* _YOUR ASSIGNMENT_: Apart from the pictures, print the data below exactly as given.

* _EXERCISE MATERIAL_:
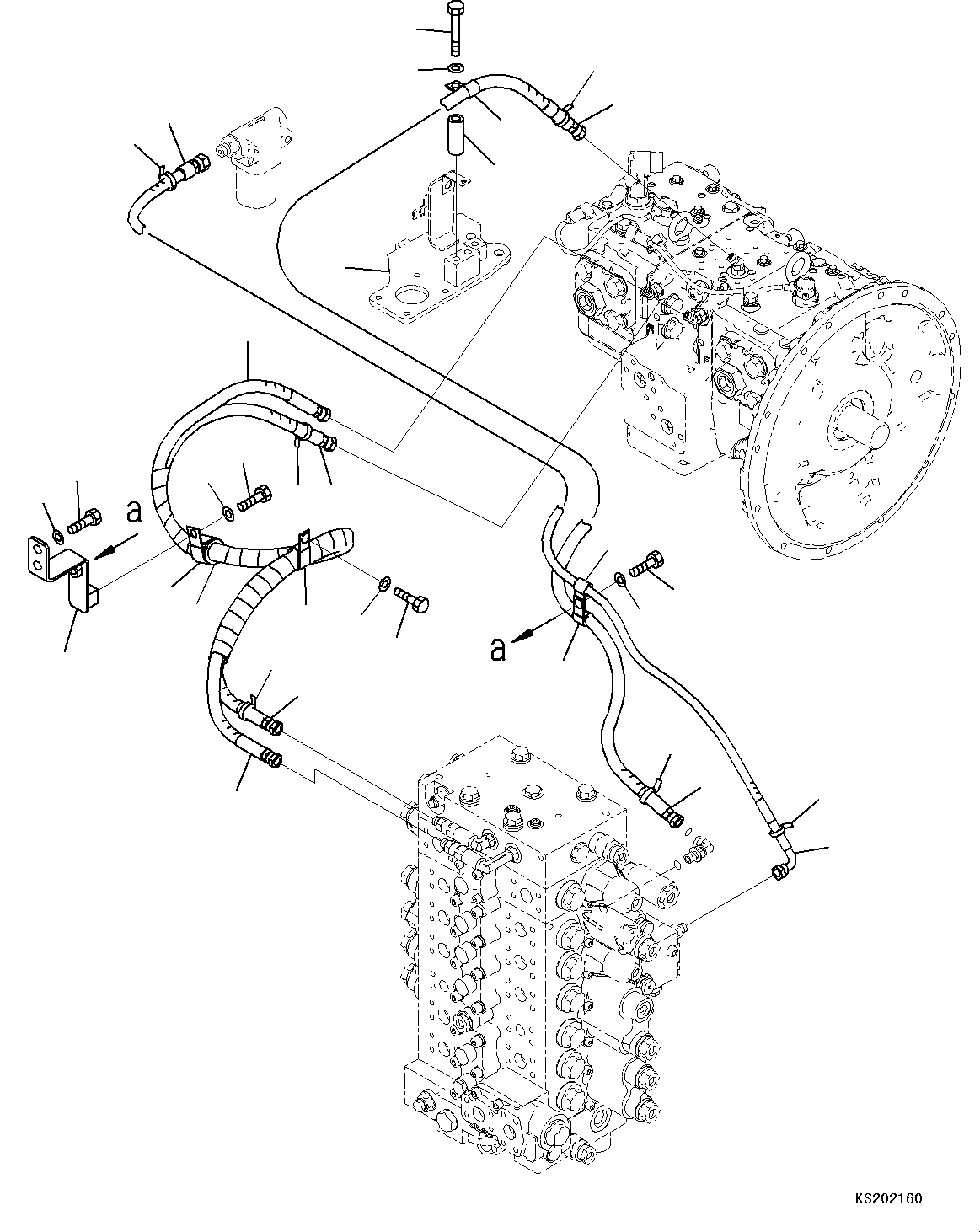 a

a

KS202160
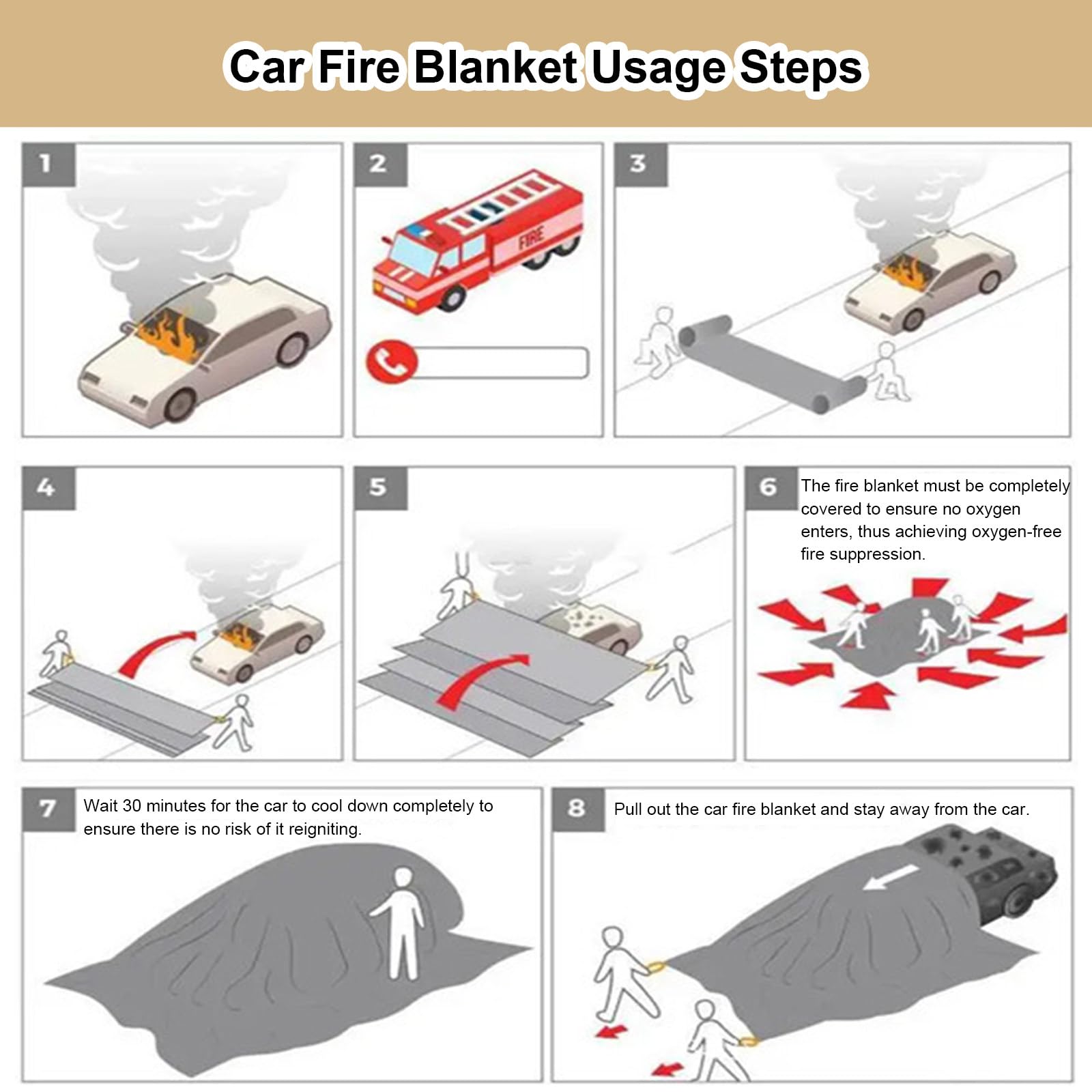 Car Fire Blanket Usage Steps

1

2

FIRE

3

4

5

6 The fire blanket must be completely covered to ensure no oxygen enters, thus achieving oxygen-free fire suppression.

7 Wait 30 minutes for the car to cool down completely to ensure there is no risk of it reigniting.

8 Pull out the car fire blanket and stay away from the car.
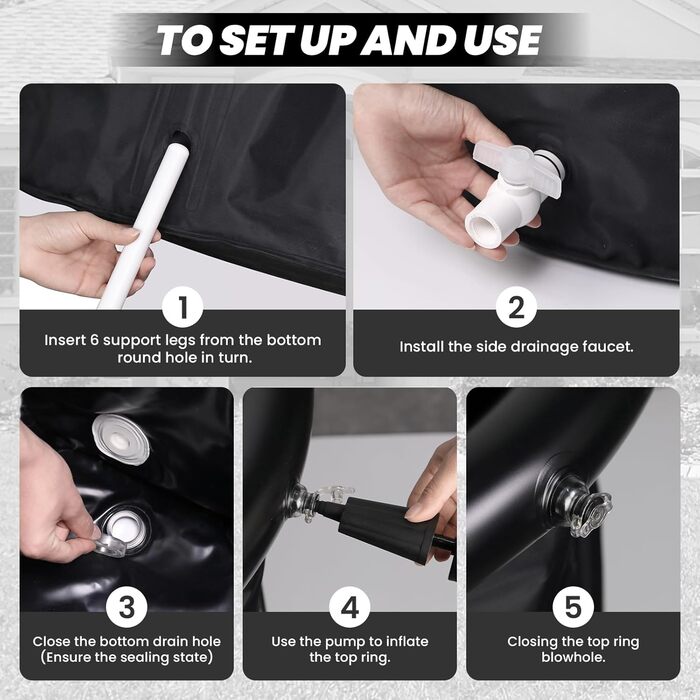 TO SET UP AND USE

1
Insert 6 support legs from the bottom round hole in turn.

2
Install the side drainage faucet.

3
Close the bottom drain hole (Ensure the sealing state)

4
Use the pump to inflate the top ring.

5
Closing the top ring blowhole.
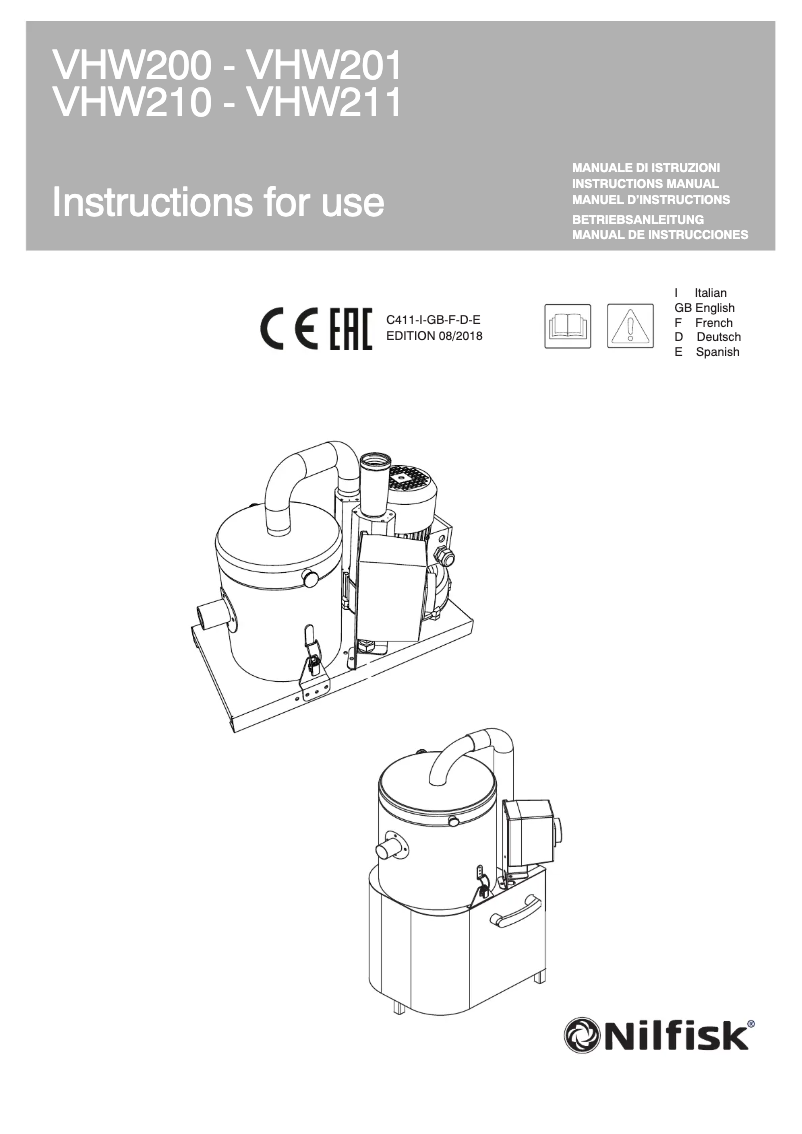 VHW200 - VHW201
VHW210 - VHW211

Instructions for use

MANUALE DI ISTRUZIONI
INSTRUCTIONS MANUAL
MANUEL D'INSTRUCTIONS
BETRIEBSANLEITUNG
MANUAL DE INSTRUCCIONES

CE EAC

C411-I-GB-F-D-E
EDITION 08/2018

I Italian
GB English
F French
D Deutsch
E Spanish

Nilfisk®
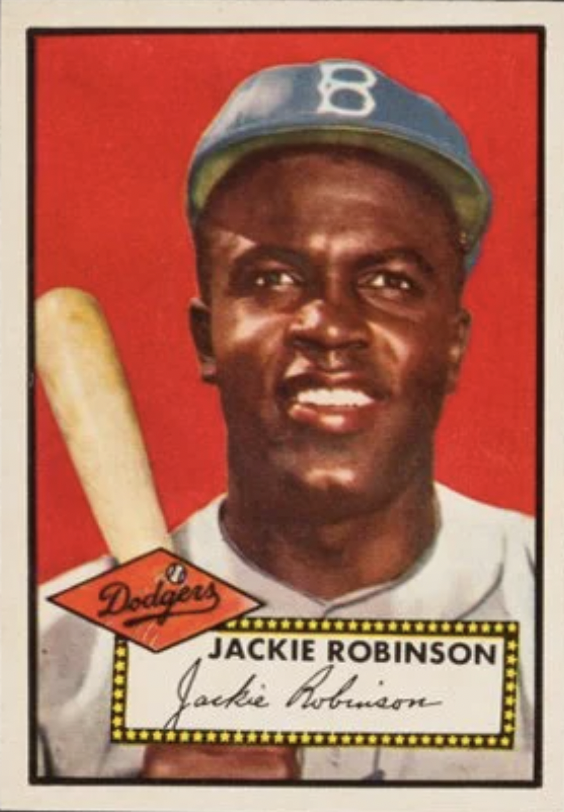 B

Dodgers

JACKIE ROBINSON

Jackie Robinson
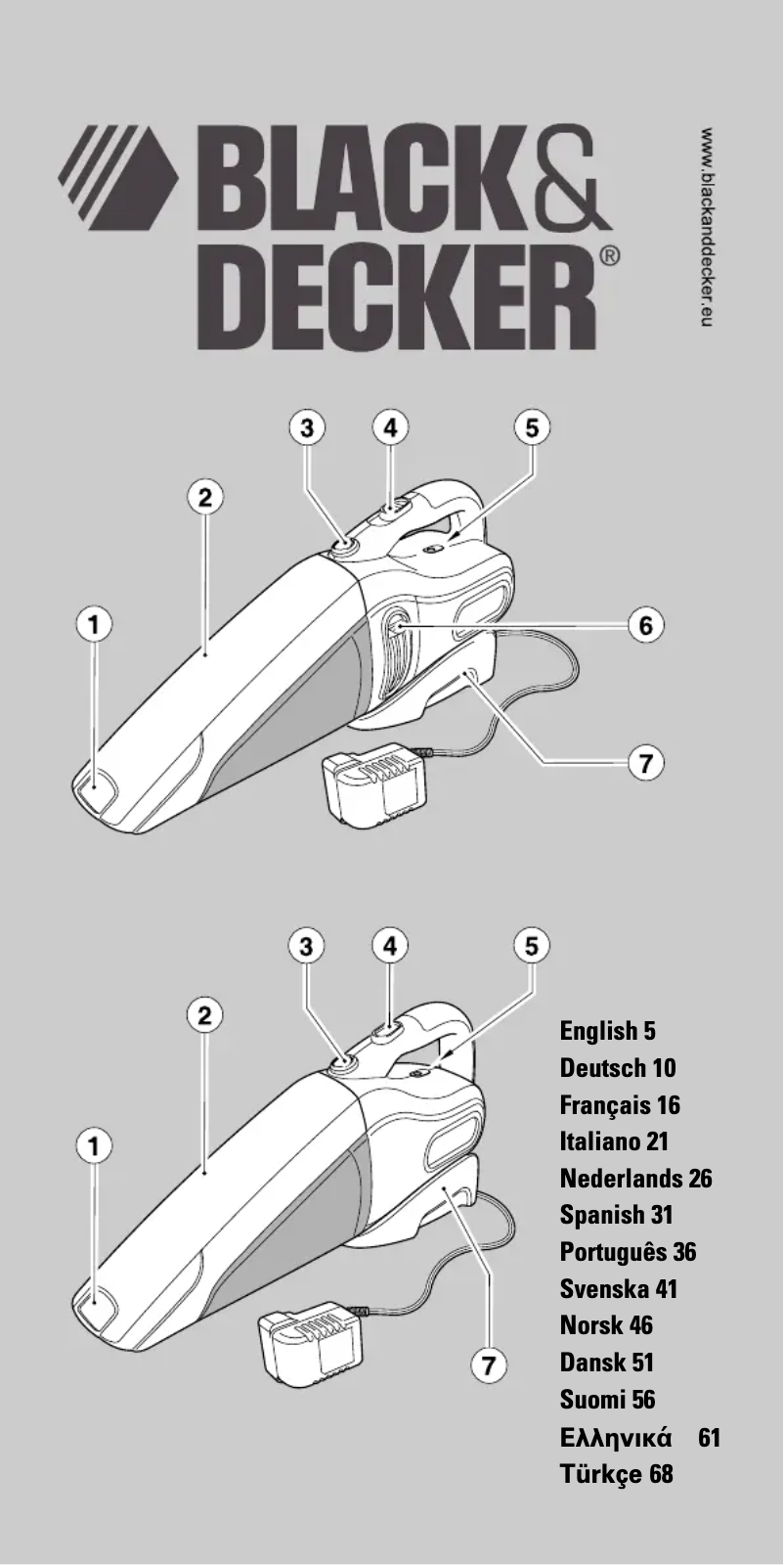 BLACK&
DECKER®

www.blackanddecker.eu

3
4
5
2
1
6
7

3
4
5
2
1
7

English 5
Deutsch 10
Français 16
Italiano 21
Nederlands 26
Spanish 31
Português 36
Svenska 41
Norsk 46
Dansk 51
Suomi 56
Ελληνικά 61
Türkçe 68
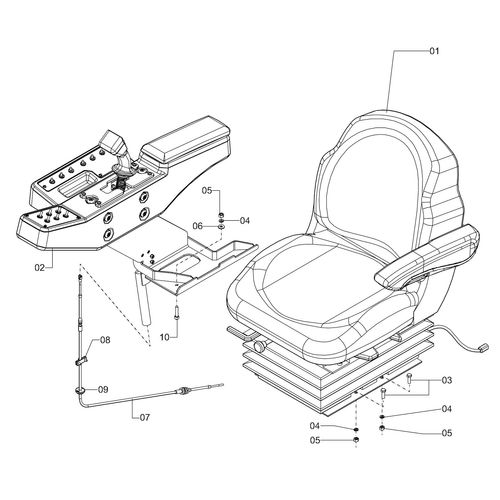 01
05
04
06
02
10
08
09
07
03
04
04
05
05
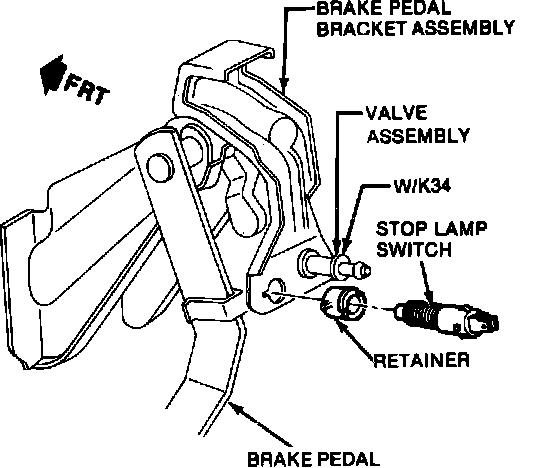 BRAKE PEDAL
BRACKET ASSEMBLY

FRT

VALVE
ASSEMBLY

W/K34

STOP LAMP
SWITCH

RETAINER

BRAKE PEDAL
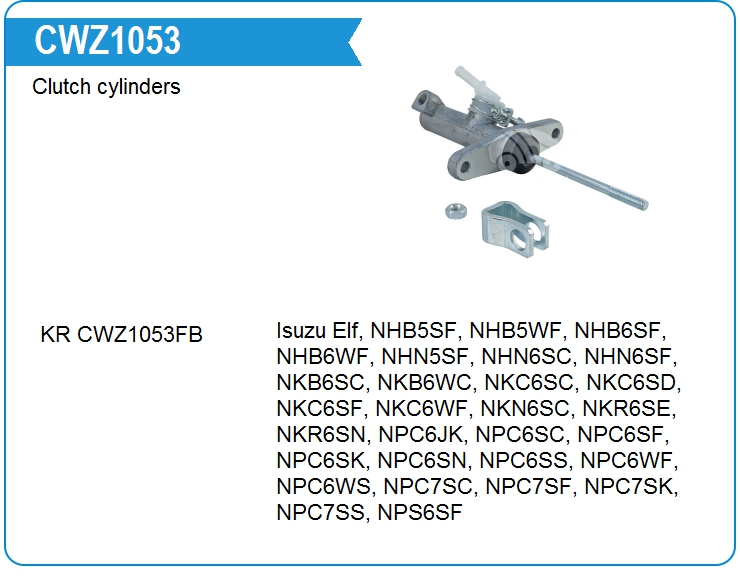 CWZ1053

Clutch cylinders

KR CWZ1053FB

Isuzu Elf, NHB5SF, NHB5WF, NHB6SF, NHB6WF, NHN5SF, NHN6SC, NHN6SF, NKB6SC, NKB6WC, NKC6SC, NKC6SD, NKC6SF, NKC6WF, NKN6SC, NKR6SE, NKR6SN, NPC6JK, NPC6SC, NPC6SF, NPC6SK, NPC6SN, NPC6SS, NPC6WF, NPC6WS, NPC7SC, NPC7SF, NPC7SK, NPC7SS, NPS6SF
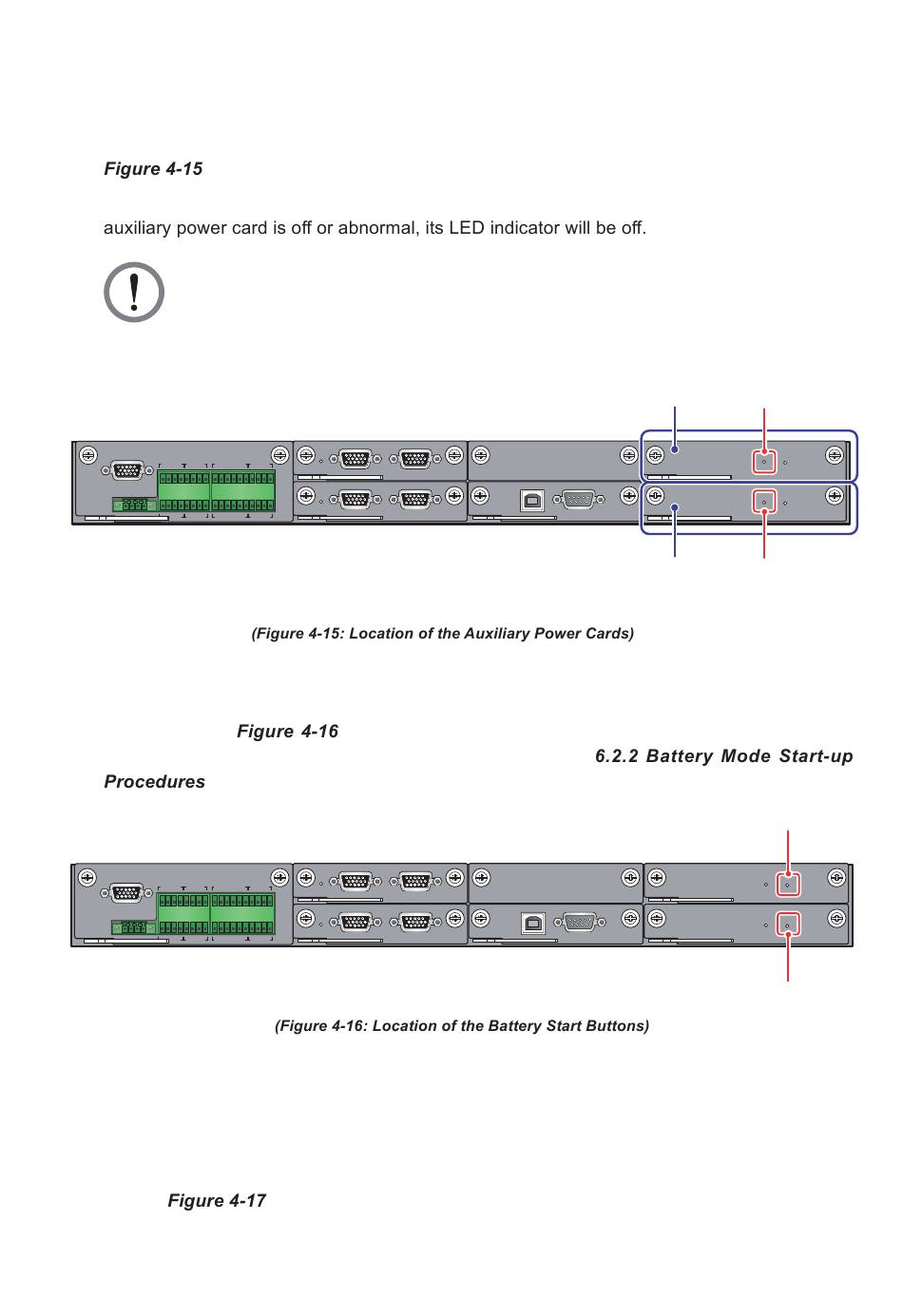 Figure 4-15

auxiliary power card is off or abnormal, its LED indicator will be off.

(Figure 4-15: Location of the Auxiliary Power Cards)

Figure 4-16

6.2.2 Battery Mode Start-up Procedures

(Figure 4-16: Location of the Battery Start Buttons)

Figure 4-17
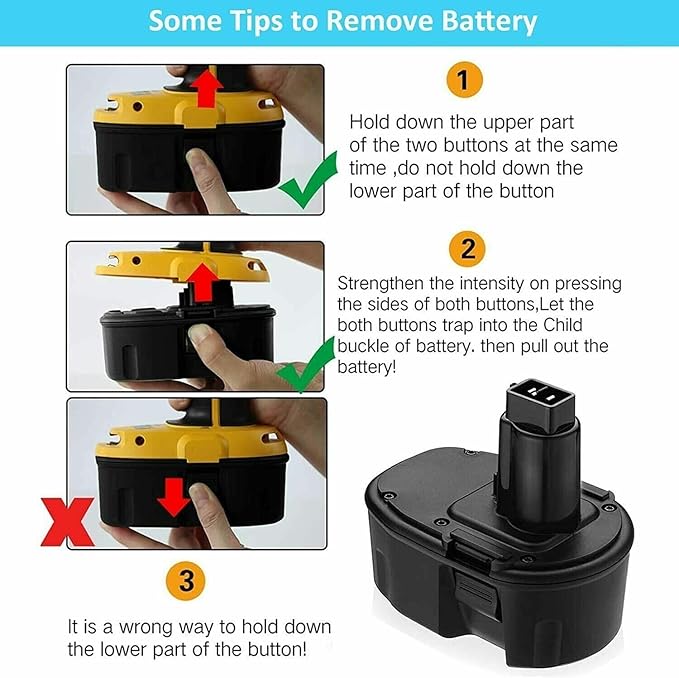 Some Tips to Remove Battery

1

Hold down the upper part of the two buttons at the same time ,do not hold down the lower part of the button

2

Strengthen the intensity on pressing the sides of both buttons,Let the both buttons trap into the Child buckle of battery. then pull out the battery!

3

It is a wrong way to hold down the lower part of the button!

* _SOLUTION BELOW_:
 a

a

KS202160
 Car Fire Blanket Usage Steps

1

2

FIRE

3

4

5

6 The fire blanket must be completely covered to ensure no oxygen enters, thus achieving oxygen-free fire suppression.

7 Wait 30 minutes for the car to cool down completely to ensure there is no risk of it reigniting.

8 Pull out the car fire blanket and stay away from the car.
 TO SET UP AND USE

1
Insert 6 support legs from the bottom round hole in turn.

2
Install the side drainage faucet.

3
Close the bottom drain hole (Ensure the sealing state)

4
Use the pump to inflate the top ring.

5
Closing the top ring blowhole.
 VHW200 - VHW201
VHW210 - VHW211

Instructions for use

MANUALE DI ISTRUZIONI
INSTRUCTIONS MANUAL
MANUEL D'INSTRUCTIONS
BETRIEBSANLEITUNG
MANUAL DE INSTRUCCIONES

CE EAC

C411-I-GB-F-D-E
EDITION 08/2018

I Italian
GB English
F French
D Deutsch
E Spanish

Nilfisk®
 B

Dodgers

JACKIE ROBINSON

Jackie Robinson
 BLACK&
DECKER®

www.blackanddecker.eu

3
4
5
2
1
6
7

3
4
5
2
1
7

English 5
Deutsch 10
Français 16
Italiano 21
Nederlands 26
Spanish 31
Português 36
Svenska 41
Norsk 46
Dansk 51
Suomi 56
Ελληνικά 61
Türkçe 68
 01
05
04
06
02
10
08
09
07
03
04
04
05
05
 BRAKE PEDAL
BRACKET ASSEMBLY

FRT

VALVE
ASSEMBLY

W/K34

STOP LAMP
SWITCH

RETAINER

BRAKE PEDAL
 CWZ1053

Clutch cylinders

KR CWZ1053FB

Isuzu Elf, NHB5SF, NHB5WF, NHB6SF, NHB6WF, NHN5SF, NHN6SC, NHN6SF, NKB6SC, NKB6WC, NKC6SC, NKC6SD, NKC6SF, NKC6WF, NKN6SC, NKR6SE, NKR6SN, NPC6JK, NPC6SC, NPC6SF, NPC6SK, NPC6SN, NPC6SS, NPC6WF, NPC6WS, NPC7SC, NPC7SF, NPC7SK, NPC7SS, NPS6SF
 Figure 4-15

auxiliary power card is off or abnormal, its LED indicator will be off.

(Figure 4-15: Location of the Auxiliary Power Cards)

Figure 4-16

6.2.2 Battery Mode Start-up Procedures

(Figure 4-16: Location of the Battery Start Buttons)

Figure 4-17
 Some Tips to Remove Battery

1

Hold down the upper part of the two buttons at the same time ,do not hold down the lower part of the button

2

Strengthen the intensity on pressing the sides of both buttons,Let the both buttons trap into the Child buckle of battery. then pull out the battery!

3

It is a wrong way to hold down the lower part of the button!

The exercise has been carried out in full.